[Source text]:
* * * *
PMCID: PMC6198237  PMID: 30188015

Abstract

Background

Nonresected, nonmetastatic (NR‐M0) pancreatic cancer involves both locally advanced pancreatic cancer and patients who did not undergo resection due to poor health status or patient preference. This study investigates nationwide trends of characteristics, treatment, and survival of patients with NR‐M0 pancreatic cancer.

Methods

From the Netherlands Cancer Registry, all patients diagnosed with pancreatic cancer between 2006 and 2014 were selected. Chemotherapy and overall survival (OS) of NR‐M0 patients were evaluated for 3‐year time periods and 2 age groups using chi‐square tests for trend and Cox proportional hazard regression analysis.

Results

Of 18 234 patients, 33% had NR‐M0 pancreatic cancer, which decreased over time (in consecutive 3‐year periods: 38%‐33%‐28%, < 0.001). Of 5964 NR‐M0 patients, 52% was over 75 years of age, 16% received chemotherapy, and median OS was 5.1 months. Chemotherapy use increased over time in younger patients (<75 years: from 23 to 36%, P‐trend < 0.001, ≥75 years: 3% to 4%, P‐trend = 0.053). In multivariable survival analysis, elderly age, low SES, nonconfirmed cancer, stage II‐III disease, and earlier years of diagnosis were independently associated with a worse OS. Age of patients who received chemotherapy increased over time (median 62‐66 years) and median OS was 10.4 months without significant differences between time periods (P = 0.177) or age groups (P = 0.207).

Conclusions

Overall survival of NR‐M0 pancreatic cancer remains poor which is partly related to advanced age of many patients. Despite an increase, chemotherapy is infrequently used. Future research should investigate to what extent the more widespread use of chemotherapy could improve survival in relation to age‐related morbidity.
* * * *
[Material provided]:
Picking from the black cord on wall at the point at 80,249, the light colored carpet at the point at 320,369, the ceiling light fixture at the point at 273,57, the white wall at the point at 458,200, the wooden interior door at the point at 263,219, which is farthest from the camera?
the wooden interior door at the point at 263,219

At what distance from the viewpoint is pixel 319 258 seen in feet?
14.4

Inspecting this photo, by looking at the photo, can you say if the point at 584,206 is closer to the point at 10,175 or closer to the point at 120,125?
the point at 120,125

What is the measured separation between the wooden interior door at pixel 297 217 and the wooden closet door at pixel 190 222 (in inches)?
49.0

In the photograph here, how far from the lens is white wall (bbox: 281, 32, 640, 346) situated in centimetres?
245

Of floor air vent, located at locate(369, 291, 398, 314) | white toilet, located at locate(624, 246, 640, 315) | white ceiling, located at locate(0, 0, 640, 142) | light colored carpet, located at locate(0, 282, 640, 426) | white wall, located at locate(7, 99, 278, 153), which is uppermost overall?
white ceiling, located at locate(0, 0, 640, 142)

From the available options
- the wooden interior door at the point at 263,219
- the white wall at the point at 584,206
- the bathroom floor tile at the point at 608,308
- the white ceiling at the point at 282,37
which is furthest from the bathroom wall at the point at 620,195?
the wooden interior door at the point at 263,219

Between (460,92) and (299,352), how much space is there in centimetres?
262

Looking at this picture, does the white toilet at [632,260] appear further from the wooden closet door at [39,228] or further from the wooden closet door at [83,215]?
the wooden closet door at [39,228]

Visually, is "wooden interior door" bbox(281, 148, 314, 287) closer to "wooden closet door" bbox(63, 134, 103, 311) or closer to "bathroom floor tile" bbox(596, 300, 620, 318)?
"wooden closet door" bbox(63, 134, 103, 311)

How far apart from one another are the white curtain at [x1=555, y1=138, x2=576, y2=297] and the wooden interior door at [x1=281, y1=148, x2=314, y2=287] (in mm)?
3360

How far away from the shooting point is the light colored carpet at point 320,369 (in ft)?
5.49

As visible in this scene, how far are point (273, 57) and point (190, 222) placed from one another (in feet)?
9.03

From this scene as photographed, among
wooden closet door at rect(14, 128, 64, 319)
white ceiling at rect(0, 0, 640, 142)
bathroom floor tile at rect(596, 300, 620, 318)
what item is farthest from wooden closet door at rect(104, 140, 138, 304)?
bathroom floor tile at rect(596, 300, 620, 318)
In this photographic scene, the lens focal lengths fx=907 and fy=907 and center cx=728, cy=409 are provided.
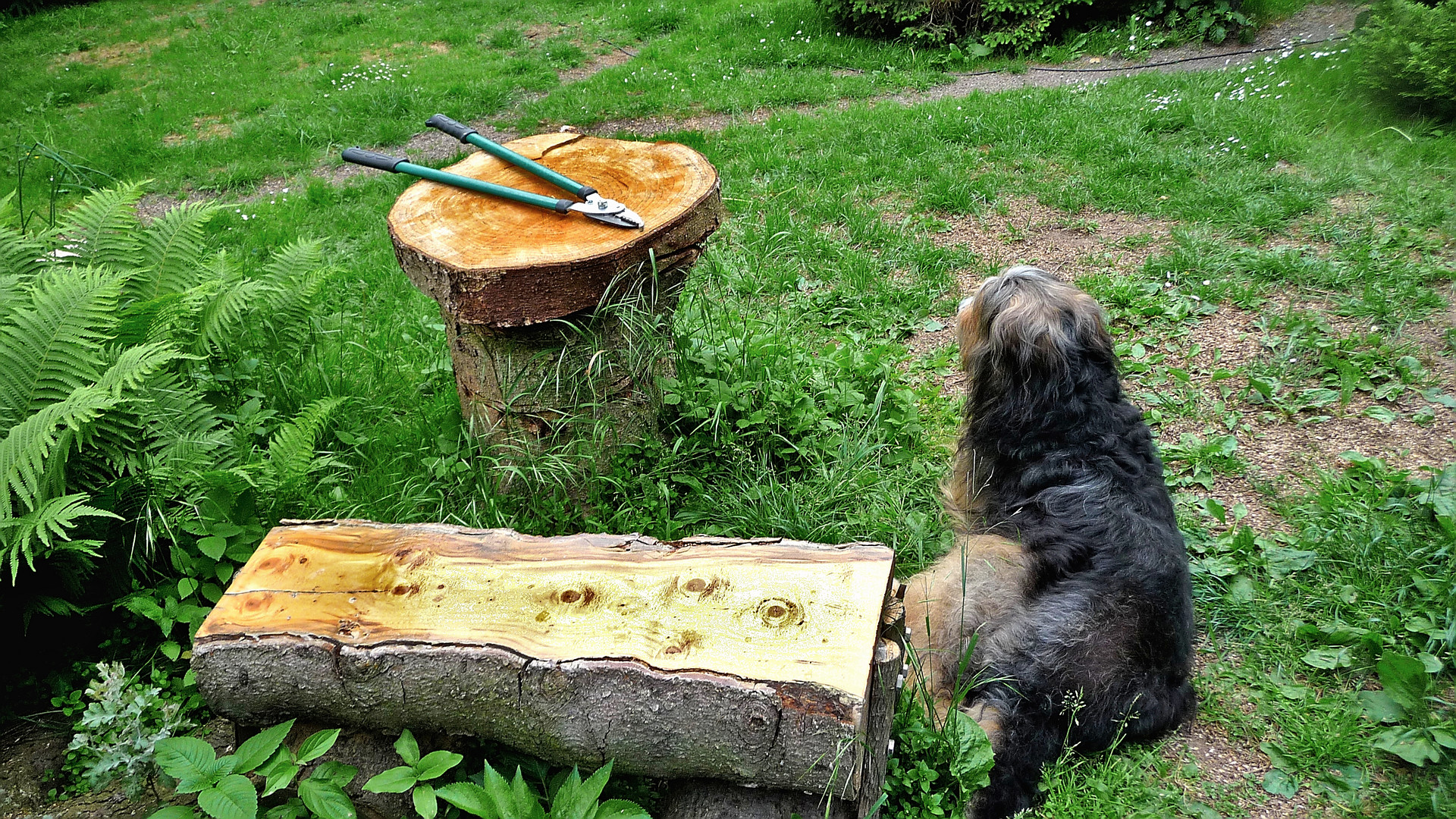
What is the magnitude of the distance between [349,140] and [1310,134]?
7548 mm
* * * *
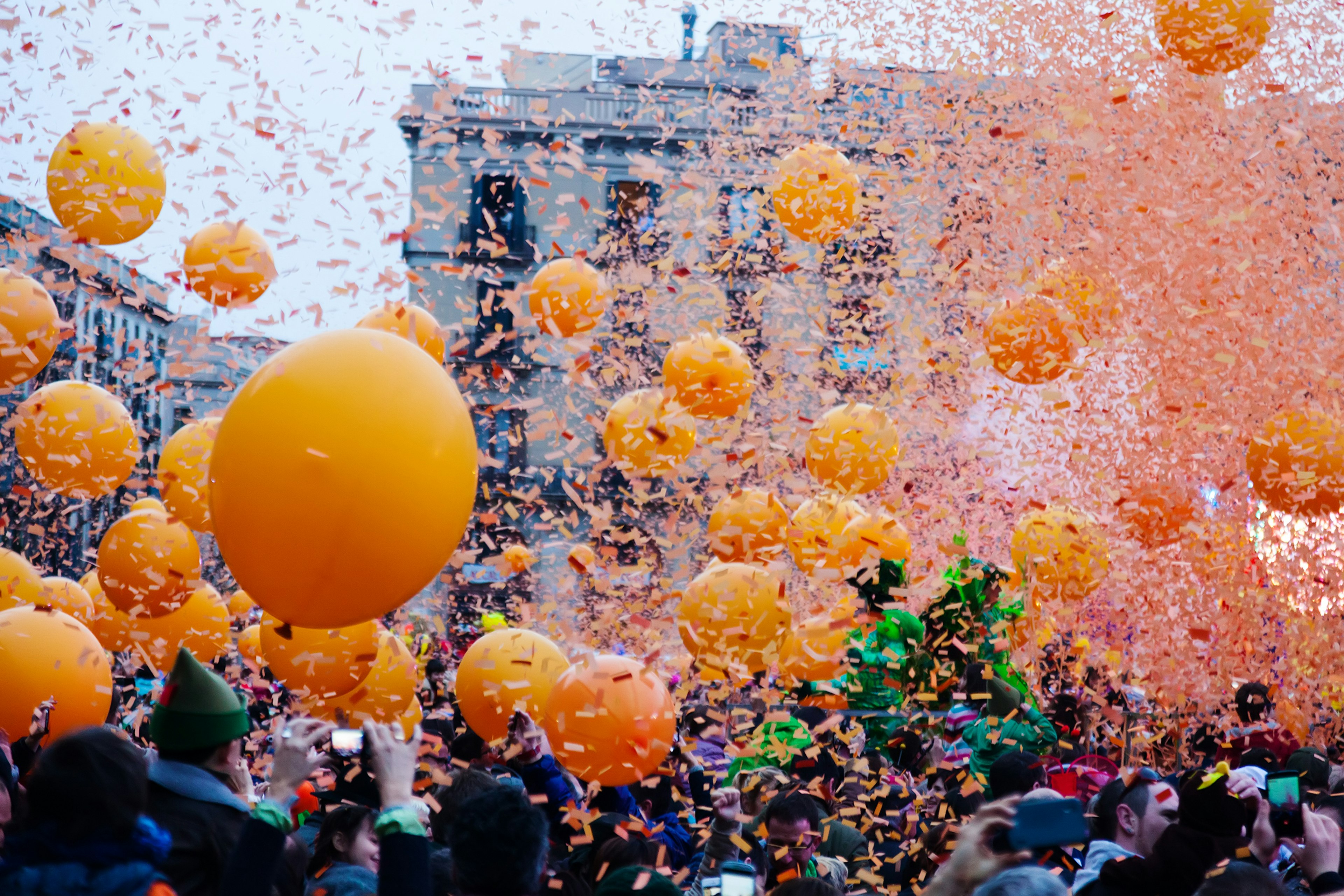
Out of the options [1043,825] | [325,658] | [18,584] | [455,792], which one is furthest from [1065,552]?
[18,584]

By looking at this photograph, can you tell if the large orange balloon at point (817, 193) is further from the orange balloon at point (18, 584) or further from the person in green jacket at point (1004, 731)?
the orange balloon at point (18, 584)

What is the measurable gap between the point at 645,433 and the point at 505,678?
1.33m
* * * *
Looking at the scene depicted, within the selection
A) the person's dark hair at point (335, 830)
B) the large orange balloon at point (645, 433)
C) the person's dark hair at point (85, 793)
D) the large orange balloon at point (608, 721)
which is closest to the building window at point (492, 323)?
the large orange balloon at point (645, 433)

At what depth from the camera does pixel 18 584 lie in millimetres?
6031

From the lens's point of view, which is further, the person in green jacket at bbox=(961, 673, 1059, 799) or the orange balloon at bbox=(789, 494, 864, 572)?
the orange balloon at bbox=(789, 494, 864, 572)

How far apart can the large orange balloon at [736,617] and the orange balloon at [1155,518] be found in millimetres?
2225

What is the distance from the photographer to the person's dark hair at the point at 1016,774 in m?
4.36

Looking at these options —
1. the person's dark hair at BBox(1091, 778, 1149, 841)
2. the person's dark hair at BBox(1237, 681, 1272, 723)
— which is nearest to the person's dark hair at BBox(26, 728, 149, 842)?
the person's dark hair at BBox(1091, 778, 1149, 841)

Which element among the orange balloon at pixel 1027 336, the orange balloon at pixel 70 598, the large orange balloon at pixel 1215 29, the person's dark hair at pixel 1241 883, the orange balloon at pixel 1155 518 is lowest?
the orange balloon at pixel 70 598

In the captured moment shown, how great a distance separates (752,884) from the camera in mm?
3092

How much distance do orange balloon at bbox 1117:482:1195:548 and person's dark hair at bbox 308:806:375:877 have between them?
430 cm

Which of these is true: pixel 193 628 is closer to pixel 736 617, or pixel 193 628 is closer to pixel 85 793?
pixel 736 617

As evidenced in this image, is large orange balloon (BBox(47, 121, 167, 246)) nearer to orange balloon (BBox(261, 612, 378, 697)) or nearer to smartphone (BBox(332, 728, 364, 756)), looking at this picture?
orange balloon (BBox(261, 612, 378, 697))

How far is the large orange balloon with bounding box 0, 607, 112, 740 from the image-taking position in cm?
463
* * * *
[What you will do]: Write the next part of the abstract on nonresected, nonmetastatic pancreatic cancer, picking up after its final sentence.

[Answer to this problem]:
Keywords: chemotherapy, nonresected, pancreatic adenocarcinoma, survival

1. INTRODUCTION

Pancreatic cancer remains one of the most lethal cancers with a 5‐year survival rate of 5‐7%.1, 2 Since symptoms usually emerge late, about 50%‐60% of patients are diagnosed with metastatic disease.3, 4 Only 10%‐20% of patients have resectable disease. The intermediate group of 30%‐40% generally is referred to as locally advanced pancreatic cancer (LAPC).5, 6 Nonresected patients in cancer registries have metastatic or unresectable disease diagnosed at imaging or at time of surgical exploration or are ineligible for surgery due to a poor health status or patient preference. As a result of increased resection rates for pancreatic cancer,7, 8 characteristics of the patient group with nonresected, nonmetastatic (NR‐M0) disease may have changed.

For patients with pancreatic cancer not undergoing resection, chemotherapy is the main treatment modality. In patients with metastatic disease, population‐based studies have shown that the administration of palliative chemotherapy steeply increased in the past decades.3, 9, 10 Notably, this increased use of chemotherapy was found in the gemcitabine era, and thus, before the studies on FOLFIRINOX (5‐fluorouracil, leucovorin, irinotecan, and oxaliplatin) and nab‐paclitaxel plus gemcitabine reported favorable results compared with gemcitabine alone.11, 12 No randomized controlled trials have yet been published on these chemotherapy schemes in patients with LAPC. Despite a lack of randomized studies, an increased use of chemotherapy may also be found in patients with NR‐M0 disease.

Population‐based data on treatment and survival of patients with LAPC or NR‐M0 disease are scarce.13 In addition, little is known about survival of elderly patients with NR‐M0 disease, with or without chemotherapy.

Therefore, the aim of this nationwide study was to investigate time trends in characteristics, treatment, and survival of patients with NR‐M0 pancreatic cancer.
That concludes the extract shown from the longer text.